Kay James, commission chairman and an educator at Pat Robertson’s Regent University in Virginia, said the commission intends to produce an unbiased report that provides information so states and local governments can draw their own conclusions about gambling.

“(Our work) is not to draft legislation to prohibit gambling,” James said Tuesday as the commission met to set its agenda. “Nor is it to tell the states how they should regulate gambling. Nor is it to impose a moral judgment on either the merits or negatives of gambling.”

Congress created the commission to respond to gambling’s rapid growth over the past two decades. Although some of the early supporters were social conservatives who opposed gambling on moral grounds, the nine members of the commission reflect all sides of the issue.

At the time of the earlier commission, the only legal casinos were in Nevada, although people could also bet on horse and dog racing and state lotteries. Now there are casinos in 26 states, with every state except for Hawaii and Utah allowing some type of legal gambling. By the end of 1996, casinos reported 176 million visitors.

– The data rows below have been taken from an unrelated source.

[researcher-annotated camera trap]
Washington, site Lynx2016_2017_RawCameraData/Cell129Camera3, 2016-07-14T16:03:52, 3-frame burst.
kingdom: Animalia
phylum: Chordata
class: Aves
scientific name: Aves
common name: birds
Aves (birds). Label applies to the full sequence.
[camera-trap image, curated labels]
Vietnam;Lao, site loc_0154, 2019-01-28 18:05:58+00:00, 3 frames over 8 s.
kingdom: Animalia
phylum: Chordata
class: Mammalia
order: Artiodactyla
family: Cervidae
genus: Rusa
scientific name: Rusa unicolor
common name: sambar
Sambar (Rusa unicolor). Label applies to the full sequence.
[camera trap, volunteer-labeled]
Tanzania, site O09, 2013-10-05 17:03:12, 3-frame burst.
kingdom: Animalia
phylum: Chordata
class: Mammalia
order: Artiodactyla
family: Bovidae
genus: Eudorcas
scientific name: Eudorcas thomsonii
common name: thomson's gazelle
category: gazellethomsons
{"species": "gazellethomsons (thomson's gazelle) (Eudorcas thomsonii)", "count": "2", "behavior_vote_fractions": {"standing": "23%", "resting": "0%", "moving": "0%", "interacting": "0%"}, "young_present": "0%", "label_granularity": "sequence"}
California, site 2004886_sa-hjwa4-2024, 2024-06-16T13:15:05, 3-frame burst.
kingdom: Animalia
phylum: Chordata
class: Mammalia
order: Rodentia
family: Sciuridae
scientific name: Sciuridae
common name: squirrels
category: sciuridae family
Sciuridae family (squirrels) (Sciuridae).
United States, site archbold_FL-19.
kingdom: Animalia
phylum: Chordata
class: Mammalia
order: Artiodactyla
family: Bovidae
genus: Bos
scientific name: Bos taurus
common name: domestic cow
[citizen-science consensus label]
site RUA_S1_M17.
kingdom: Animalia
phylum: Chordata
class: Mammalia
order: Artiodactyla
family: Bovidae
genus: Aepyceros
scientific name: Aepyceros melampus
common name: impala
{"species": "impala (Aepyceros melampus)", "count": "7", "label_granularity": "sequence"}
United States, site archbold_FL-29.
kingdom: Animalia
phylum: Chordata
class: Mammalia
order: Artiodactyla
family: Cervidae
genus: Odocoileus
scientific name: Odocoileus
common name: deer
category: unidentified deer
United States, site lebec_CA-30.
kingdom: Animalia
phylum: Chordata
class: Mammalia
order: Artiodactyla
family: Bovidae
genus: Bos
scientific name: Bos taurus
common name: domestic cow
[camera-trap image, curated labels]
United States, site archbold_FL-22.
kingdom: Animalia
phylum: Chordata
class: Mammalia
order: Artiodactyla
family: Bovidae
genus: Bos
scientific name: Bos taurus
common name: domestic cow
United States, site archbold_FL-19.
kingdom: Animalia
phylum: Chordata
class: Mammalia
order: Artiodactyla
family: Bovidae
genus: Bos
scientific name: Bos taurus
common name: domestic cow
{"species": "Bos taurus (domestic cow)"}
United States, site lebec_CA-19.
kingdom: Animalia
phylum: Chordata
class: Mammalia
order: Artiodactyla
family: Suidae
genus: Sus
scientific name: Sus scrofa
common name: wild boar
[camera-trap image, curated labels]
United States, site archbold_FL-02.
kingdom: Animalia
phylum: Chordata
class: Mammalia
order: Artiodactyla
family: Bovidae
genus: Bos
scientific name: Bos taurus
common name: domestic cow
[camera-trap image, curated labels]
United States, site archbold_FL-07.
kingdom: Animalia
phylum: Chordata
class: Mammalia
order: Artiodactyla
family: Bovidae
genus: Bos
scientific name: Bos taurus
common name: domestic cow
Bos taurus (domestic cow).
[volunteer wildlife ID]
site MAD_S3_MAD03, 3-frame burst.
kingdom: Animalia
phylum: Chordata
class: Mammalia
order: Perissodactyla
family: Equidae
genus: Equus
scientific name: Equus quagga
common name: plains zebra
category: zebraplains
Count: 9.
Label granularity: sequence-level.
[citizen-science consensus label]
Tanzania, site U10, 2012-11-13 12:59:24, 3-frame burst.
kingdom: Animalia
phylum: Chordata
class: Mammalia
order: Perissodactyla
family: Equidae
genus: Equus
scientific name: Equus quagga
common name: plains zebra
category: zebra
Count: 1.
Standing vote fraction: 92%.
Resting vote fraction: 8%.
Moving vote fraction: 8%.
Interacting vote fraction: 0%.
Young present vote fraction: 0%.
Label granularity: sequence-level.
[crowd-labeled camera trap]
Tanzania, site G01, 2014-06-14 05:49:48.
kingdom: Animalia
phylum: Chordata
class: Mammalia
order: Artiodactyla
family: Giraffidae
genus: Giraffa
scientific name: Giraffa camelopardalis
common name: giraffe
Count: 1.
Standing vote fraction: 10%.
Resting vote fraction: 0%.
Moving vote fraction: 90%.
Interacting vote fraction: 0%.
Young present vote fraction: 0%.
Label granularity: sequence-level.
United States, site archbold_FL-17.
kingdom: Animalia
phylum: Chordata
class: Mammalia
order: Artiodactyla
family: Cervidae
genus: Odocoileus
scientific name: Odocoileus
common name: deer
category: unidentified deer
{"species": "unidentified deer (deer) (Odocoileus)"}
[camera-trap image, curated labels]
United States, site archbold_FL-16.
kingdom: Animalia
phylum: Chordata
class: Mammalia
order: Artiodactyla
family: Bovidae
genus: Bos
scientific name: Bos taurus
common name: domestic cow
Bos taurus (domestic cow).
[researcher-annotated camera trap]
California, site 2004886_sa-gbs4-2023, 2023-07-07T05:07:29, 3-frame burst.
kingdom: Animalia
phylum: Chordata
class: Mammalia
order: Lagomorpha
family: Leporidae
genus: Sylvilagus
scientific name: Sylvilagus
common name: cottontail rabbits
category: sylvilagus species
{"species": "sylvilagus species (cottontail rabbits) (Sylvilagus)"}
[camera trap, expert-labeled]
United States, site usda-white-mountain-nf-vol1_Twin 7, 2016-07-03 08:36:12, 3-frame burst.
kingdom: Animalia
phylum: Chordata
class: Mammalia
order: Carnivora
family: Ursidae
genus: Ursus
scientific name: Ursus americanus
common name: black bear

The powerful gaming industry embraces the old commission’s conclusion - that states should have primary responsibility over gambling activities. But it may not welcome a look into whether gambling is appropriate in urban areas.

Dean Hestermann, manager of policy analysis and research for Harrah’s Entertainment, said the experiences of the past two decades prove the old commission wrong. He said that casinos appeal primarily to people with disposable income, and, in most cases, provide jobs and help promote economic growth.

Morin, the former chairman, said he expects the new panel to uncover “horrific” social problems linked to the expansion of gambling. But, given his own experience, he doubted that Congress would further regulate the industry.

“I don’t think, in this climate, that the Congress is particularly interested in listening,” Morin said.

The gaming industry and anti-gambling crusaders will pressure the new panel to make some kind of definitive statement on all these issues, but it’s unlikely that either side will be validated.

“We’re so divided on this issue,” said Bob Maginnis, a senior policy adviser for the Family Research Council, a group that opposes gambling. “I think, in the end, it’s going to be a kind of neutral outcome that is not going to satisfy anyone.”